- **CHALLENGE**: Can you output each of the items below word for word, leaving out the pictures?

- **Spatial reasoning items**:
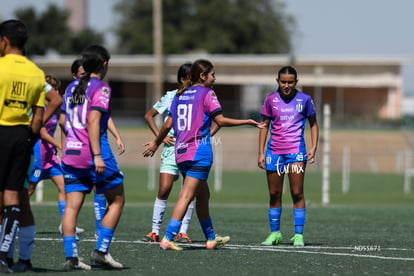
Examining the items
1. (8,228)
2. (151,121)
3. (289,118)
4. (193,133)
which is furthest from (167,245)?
→ (8,228)

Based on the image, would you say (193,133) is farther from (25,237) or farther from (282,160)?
(25,237)

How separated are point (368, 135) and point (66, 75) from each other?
74.9ft

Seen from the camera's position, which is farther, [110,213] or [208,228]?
[208,228]

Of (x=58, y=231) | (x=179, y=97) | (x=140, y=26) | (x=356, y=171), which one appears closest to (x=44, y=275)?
(x=179, y=97)

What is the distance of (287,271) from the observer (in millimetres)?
9586

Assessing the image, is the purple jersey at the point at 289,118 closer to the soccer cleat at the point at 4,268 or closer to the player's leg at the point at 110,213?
the player's leg at the point at 110,213

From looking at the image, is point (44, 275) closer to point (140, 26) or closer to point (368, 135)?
point (368, 135)

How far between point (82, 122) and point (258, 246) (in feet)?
11.8

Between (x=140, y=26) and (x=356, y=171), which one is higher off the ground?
(x=140, y=26)

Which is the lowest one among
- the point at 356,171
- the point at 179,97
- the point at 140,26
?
the point at 356,171

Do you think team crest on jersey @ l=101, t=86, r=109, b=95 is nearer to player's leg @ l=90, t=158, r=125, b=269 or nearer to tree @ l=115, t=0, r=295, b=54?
player's leg @ l=90, t=158, r=125, b=269

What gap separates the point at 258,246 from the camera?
39.8 feet

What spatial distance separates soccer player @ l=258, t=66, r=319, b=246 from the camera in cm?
1258

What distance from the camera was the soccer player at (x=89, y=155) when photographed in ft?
30.2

- **FULL SOLUTION**:
Examining the items
1. (8,228)
2. (151,121)
3. (289,118)
4. (193,133)
which is furthest from (167,245)?
→ (8,228)

Based on the image, would you say (193,133) is farther from (25,237) or farther from (282,160)?
(25,237)

How separated are point (368, 135) and point (66, 75) from each other?
74.9ft

Seen from the camera's position, which is farther, [110,213] or [208,228]?
[208,228]

Of (x=58, y=231) | (x=179, y=97) | (x=140, y=26) | (x=356, y=171), which one appears closest to (x=44, y=275)?
(x=179, y=97)

What is the distance of (287,271) from the observer (in millimetres)?
9586

Assessing the image, is the purple jersey at the point at 289,118 closer to the soccer cleat at the point at 4,268 or closer to the player's leg at the point at 110,213?
the player's leg at the point at 110,213

From looking at the image, is point (44, 275) closer to point (140, 26) or closer to point (368, 135)?
point (368, 135)

How far between point (82, 122) and point (258, 246) (in feet)?
11.8

Between (x=140, y=26) and (x=356, y=171), which one is higher off the ground?
(x=140, y=26)

Which is the lowest one among
- the point at 356,171
- the point at 179,97
- the point at 140,26
?
the point at 356,171

Do you think team crest on jersey @ l=101, t=86, r=109, b=95 is nearer to player's leg @ l=90, t=158, r=125, b=269 or nearer to tree @ l=115, t=0, r=295, b=54?
player's leg @ l=90, t=158, r=125, b=269

What gap separates the point at 258,246 from the camera?
39.8 feet

What spatial distance separates soccer player @ l=258, t=66, r=319, b=246 from the camera in cm?
1258

What distance from the camera was the soccer player at (x=89, y=155) when photographed in ft?
30.2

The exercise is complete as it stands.